The county taxpayers will also have to pay a nearly $10,000 fine to the Internal Revenue Service, Comptrollers said.

And there were other reported issues, Comptrollers said.

“The financial position of the Decatur County General Hospital is not clear because the hospital has not been audited by an outside firm since fiscal year 2016. This is the primary reason the Tennessee Comptroller’s Office has issued an adverse opinion on the county’s component units in Decatur County’s fiscal year 2019 audit report,” Comptrollers said in a press release.

State officials give an adverse opinion when they say they do not receive financial statements that are fairly presented.

Decatur County’s annual audit also includes 10 findings detailing significant deficiencies and other areas of noncompliance in the Office of County Mayor, Office of Assessor of Property, and the Decatur County Public Library, the press release went on to say.

“The audit findings related to the Office of County Mayor include expenditures exceeding the appropriations approved by the county commission; accounting deficiencies; a failure to solicit competitive bids for a used fire truck; and failure to maintain adequate employee leave records,” the press release said.

“Decatur County has also not complied with its minimum fund balance policy which requires the unrestricted minimum fund balance of the General Fund to be at least 10 percent of expenditures.

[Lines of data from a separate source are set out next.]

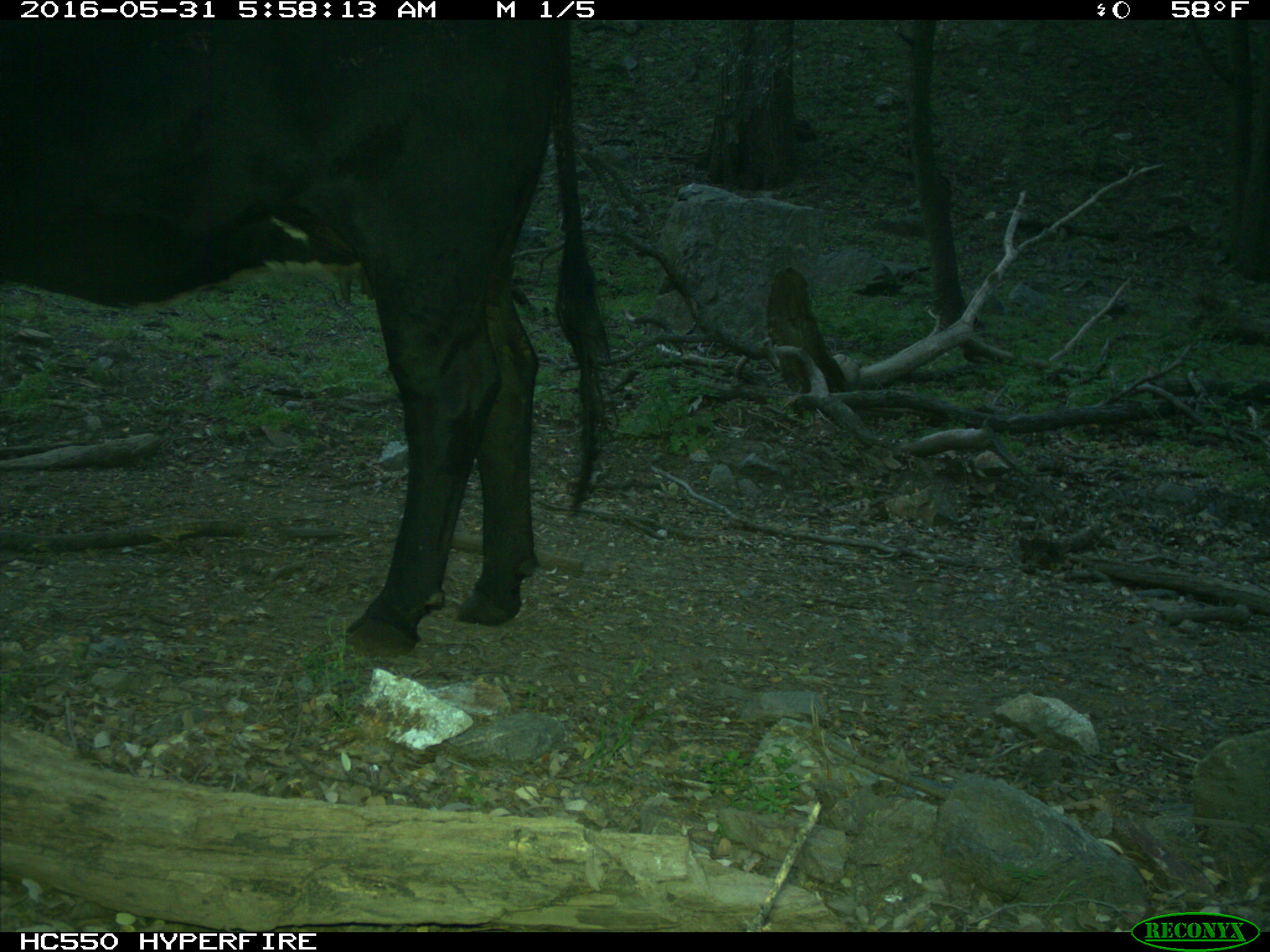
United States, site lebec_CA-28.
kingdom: Animalia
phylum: Chordata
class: Mammalia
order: Artiodactyla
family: Bovidae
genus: Bos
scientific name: Bos taurus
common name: domestic cow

On June 30, 2019 this balance was $158,948, which is $614,726 below the minimum fund balance requirement.”

Comptroller Justin P. Wilson weighed in.

“The problems in Decatur County require the county’s full attention,” Wilson said in a press release.

“In addition to the problems noted above, our Office has also not approved the county’s fiscal year 2020 budget. While we stand ready to provide appropriate assistance, county leaders must also take responsibility to immediately address these issues.”

As The Tennessee Star reported last year, the county had 11 state audit findings as compared to eight findings in its 2018 audit.